Then, after many tests and dependencies check, I'm stuck with this problem... Do you have any idea to solve it ?

Thanks in advance !

Xavier.

XavierGrand commented 2 years ago

I observed something else, the Nanosim_profile_genome_alnm.bam and Nanosim_profile_transcriptome_alnm.bam files are empty, wheras the correponding sam file are not... Is it possible that is a problem ? With samtools for example ?

SaberHQ commented 2 years ago

Hi @XavierGrand ,

As for your first error, it is a known issue reported here: #131

I also had the same problem a couple weeks ago and I what I would suggest is to either upgrade your sklearn version as @kmnip mentioned at #131 or downgrade scikit learn version to 0.22.1. You may get more help on different ways to solve this issue with scikit learn here:

https://stackoverflow.com/questions/60145652/no-module-named-sklearn-neighbors-base

As for bam/sam alignment issue, may I ask which version of NanoSim you are using? Would you please clone the latest commit and rerun your analysis. From the log file you sent above:

2022-03-28 15:30:22: Processing transcriptome alignment file: sam 2022-03-28 15:30:55: Processing genome alignment file: sam 2022-03-28 15:31:22: Aligned reads analysis

I do see that NanoSim processed sam alignment files but not bam files. Please note that with the recent pull request #150 , NanoSim creates BAM instead of SAM in transcriptome mode (undo changes in https://github.com/bcgsc/NanoSim/commit/3d046e34740965abb8bb6bba14ec31a8d9f239cc)

So as for conclusion, I suggest you to clone the latest commit and use that for your analysis. We are going to release a new version incorporating all these recent updates soon. Feel free to ask more questions.

Cheers.

XavierGrand commented 2 years ago

Hi @SaberHQ,

Following your last comments, I checked dependencies versions (conda_list.txt), and bam files are processed in read_analysis step (line 41 in read_analysis_ann.log). Something is still not clear at lines 59 and 60 (read_analysis_ann.log). read_analysis_ann.log conda_list.txt

59 /home/xavier/miniconda3/envs/nanosim/bin/mixed_model.py:24: RuntimeWarning: overflow encountered in power 60 wei_cdf = 1 - np.exp(-1 * np.power(x / l, k))

What does it mean ?

Then the simulation step is still stuck... What information do you need to help me ?

If the problem, in your opinion, comes from dependencies, is it possible for you to provide a docker or singularity container ?

Thanks for your patience and your help.

Xav.

kmnip commented 2 years ago

@XavierGrand Try this:

docker run quay.io/biocontainers/nanosim
kmnip commented 2 years ago

Don't worry about the RuntimeWarning from numpy.
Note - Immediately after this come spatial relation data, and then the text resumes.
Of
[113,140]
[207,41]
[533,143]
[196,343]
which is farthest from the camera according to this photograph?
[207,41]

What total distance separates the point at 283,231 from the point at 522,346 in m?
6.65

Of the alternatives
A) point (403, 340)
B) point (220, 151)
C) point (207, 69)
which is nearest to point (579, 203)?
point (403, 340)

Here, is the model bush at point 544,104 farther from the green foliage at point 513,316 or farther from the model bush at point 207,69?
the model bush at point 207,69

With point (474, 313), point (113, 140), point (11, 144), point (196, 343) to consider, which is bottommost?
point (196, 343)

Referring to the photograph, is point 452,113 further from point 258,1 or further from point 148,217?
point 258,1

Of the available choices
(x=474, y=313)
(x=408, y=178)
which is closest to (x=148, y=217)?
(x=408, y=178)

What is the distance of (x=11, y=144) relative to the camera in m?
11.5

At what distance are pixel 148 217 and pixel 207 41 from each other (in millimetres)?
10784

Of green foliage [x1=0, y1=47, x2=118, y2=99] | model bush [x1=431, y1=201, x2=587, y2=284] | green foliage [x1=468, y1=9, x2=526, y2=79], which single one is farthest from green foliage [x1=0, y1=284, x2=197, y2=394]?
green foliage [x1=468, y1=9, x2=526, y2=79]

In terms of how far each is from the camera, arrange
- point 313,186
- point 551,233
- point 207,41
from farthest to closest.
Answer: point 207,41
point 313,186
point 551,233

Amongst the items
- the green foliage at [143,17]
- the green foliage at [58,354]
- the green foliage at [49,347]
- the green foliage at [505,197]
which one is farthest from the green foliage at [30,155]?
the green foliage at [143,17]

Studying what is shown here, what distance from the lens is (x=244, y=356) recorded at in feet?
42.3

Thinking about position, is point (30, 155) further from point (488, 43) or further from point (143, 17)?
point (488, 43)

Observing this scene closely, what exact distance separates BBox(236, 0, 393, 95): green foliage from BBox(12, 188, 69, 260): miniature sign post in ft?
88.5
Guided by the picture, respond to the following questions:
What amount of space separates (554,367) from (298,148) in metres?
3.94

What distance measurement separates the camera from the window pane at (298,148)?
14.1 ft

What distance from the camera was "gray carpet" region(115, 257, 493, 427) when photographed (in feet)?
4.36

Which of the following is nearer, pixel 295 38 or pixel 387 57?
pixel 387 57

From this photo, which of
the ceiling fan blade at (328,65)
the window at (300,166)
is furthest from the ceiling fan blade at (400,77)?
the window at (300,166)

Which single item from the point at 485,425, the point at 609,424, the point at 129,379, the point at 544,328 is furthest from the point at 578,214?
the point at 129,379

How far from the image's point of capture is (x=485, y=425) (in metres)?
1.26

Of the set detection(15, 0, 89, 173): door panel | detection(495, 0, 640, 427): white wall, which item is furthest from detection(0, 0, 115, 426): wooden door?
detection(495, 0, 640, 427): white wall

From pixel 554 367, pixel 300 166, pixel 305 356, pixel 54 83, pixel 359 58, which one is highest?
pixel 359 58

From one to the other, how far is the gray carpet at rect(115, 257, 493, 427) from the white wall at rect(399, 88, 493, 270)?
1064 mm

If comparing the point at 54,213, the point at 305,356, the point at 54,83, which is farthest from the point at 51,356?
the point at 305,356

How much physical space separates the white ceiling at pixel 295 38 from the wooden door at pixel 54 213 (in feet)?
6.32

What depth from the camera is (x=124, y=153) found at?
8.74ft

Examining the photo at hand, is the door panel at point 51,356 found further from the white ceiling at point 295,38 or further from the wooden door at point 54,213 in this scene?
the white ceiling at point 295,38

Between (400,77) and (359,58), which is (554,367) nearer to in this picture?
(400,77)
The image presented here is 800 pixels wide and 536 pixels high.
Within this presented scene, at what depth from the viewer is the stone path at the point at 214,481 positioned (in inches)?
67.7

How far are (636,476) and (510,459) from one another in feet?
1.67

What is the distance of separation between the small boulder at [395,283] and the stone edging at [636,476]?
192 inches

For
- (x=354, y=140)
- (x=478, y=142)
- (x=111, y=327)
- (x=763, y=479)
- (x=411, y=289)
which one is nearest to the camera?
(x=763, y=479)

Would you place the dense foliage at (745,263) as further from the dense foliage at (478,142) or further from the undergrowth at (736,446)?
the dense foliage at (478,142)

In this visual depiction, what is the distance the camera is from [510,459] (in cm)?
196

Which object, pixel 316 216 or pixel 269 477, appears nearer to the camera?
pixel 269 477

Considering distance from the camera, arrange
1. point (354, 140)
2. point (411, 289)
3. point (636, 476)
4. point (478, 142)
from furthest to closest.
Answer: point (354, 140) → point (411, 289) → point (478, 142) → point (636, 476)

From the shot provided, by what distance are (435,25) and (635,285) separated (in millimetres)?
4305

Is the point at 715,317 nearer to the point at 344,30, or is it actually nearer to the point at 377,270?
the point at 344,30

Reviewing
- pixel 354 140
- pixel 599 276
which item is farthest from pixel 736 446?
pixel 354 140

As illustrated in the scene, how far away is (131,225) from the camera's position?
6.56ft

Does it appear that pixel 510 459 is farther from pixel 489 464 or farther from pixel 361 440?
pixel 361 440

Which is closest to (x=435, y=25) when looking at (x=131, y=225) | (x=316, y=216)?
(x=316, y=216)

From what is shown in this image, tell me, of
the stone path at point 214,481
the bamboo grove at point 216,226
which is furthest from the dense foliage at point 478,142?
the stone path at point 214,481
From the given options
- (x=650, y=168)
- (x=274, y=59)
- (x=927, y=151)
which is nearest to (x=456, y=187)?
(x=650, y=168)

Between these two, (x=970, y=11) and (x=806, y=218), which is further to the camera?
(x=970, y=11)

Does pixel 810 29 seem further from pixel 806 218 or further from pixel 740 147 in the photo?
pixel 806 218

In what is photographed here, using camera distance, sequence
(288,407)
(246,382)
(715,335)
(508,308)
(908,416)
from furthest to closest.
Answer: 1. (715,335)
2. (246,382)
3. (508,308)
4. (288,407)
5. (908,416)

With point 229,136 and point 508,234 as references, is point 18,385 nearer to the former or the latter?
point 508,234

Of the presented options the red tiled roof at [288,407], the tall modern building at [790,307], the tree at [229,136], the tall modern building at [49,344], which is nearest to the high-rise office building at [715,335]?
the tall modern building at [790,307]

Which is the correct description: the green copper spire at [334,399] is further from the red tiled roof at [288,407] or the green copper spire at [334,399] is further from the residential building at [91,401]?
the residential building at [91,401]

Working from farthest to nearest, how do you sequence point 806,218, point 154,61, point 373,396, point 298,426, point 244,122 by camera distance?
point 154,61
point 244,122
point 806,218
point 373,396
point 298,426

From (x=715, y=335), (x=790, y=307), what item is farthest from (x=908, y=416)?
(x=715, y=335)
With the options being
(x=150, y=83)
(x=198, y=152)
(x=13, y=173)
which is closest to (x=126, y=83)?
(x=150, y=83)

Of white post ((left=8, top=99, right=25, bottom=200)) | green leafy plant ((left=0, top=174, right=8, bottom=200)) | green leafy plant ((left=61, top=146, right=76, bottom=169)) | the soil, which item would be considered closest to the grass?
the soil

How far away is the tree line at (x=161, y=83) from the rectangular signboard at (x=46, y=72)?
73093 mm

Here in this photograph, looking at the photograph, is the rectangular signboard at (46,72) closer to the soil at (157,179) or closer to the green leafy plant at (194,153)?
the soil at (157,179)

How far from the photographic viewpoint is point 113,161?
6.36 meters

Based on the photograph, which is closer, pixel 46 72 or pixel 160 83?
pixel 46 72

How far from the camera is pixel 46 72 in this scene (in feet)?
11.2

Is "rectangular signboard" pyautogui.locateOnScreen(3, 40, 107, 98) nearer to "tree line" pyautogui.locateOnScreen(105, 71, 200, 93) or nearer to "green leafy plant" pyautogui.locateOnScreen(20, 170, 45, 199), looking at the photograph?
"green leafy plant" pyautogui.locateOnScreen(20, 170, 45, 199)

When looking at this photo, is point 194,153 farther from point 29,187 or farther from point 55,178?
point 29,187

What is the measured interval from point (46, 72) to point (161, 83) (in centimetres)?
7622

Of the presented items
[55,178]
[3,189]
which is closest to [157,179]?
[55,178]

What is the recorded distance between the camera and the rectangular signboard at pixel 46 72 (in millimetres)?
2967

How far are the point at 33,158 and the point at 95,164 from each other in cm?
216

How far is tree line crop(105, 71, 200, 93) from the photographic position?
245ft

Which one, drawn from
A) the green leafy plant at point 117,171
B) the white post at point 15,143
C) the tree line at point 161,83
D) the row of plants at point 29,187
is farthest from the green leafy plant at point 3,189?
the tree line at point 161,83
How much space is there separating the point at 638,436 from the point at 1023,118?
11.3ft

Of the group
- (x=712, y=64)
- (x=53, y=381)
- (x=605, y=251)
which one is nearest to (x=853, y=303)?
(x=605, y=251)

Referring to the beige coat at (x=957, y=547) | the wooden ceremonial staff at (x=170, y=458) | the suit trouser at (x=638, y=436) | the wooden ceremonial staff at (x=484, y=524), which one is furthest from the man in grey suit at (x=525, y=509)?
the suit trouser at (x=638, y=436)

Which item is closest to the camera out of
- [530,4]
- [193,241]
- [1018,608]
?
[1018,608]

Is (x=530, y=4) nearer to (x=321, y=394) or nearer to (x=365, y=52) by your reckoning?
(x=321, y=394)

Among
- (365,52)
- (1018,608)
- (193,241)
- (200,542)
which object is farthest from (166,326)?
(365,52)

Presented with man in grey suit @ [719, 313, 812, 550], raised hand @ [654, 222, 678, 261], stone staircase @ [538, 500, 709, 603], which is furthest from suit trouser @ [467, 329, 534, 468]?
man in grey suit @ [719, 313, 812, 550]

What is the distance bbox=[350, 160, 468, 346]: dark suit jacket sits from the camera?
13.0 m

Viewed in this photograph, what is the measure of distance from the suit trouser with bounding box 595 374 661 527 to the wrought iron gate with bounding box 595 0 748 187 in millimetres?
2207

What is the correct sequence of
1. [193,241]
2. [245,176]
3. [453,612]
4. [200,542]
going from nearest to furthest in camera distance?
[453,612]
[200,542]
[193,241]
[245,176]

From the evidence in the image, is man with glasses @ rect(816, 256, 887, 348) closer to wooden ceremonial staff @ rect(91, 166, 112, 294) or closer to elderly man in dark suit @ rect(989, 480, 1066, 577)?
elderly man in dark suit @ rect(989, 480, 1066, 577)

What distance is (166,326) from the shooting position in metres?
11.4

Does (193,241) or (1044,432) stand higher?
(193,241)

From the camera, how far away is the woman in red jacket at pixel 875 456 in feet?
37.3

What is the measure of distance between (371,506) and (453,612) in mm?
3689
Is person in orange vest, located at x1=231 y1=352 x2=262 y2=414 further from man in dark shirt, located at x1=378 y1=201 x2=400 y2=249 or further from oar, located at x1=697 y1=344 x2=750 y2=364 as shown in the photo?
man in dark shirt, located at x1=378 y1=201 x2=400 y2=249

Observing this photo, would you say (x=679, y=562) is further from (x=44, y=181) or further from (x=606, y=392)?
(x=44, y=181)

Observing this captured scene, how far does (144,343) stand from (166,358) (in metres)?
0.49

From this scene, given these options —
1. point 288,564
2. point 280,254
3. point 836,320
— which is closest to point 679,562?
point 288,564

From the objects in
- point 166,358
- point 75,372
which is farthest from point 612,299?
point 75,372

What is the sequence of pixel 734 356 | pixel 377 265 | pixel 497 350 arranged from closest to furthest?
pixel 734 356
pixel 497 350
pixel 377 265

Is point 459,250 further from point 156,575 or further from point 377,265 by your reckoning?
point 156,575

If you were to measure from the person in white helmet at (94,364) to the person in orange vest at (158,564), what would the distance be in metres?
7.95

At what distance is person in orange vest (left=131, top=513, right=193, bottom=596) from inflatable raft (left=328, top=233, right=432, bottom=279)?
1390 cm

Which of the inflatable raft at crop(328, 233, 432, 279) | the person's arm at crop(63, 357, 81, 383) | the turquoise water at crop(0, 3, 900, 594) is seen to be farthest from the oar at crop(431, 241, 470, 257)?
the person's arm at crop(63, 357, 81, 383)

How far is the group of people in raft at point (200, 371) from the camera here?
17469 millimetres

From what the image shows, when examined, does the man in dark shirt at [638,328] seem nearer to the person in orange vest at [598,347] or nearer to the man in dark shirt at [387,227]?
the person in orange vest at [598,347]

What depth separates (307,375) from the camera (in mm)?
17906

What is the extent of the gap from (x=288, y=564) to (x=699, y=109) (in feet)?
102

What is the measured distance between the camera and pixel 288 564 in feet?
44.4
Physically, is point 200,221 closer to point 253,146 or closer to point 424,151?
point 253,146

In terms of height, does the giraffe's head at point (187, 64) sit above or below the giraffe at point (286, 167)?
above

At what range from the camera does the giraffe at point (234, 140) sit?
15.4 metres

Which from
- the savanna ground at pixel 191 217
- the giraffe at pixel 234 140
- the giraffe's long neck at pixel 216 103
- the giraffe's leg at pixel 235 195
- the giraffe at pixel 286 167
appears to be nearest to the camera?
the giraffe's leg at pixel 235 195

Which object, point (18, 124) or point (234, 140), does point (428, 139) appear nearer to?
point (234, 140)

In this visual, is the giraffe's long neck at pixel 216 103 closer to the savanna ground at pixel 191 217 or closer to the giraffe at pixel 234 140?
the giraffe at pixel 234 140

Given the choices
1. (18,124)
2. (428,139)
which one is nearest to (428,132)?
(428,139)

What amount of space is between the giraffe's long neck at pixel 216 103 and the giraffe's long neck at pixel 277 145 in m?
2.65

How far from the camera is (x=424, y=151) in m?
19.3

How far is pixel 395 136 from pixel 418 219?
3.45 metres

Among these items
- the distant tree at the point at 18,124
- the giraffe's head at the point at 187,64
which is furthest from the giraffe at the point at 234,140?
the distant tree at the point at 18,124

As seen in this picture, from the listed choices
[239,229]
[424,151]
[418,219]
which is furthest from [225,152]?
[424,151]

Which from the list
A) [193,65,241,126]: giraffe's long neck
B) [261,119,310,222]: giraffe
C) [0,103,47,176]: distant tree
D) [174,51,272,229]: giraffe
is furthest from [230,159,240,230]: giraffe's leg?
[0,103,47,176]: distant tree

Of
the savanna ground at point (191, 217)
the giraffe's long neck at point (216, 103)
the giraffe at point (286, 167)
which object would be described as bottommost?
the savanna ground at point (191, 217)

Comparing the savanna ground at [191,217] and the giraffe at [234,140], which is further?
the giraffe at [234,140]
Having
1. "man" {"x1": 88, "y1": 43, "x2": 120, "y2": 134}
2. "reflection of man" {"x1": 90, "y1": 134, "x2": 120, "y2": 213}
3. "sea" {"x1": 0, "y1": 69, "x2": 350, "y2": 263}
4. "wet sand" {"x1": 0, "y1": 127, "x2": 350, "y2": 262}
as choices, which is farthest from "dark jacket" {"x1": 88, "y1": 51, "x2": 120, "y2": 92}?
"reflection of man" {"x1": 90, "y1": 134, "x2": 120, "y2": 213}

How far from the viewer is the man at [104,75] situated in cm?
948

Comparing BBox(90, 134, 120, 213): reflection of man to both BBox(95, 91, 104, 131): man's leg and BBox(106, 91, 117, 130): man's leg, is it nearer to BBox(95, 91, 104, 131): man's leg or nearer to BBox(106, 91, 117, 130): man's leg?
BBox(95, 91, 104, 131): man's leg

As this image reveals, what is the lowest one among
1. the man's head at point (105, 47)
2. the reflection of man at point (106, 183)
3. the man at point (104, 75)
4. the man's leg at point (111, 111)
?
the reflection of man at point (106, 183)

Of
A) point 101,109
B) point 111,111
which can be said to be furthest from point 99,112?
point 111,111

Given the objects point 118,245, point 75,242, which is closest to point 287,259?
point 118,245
It wasn't an error, FYI: https://www.statology.org/runtimewarning-overflow-encountered-in-exp/

From your log file, it looks like the read_analysis.py command completed successfully.

XavierGrand commented 2 years ago

Ok guys,

I figured out the installation and dependencies issues. I tried a genomic simulation, that worked ! I simulated reads.

But, the transcriptome reads simulation is still hanged, "Start simulation of aligned reads", never ending... With SAME input files... Any idea ?

Thanks.

Xav.

kmnip commented 2 years ago

Which version are you using? Are you using the code from the master branch? And, can you please post your log file? Thanks!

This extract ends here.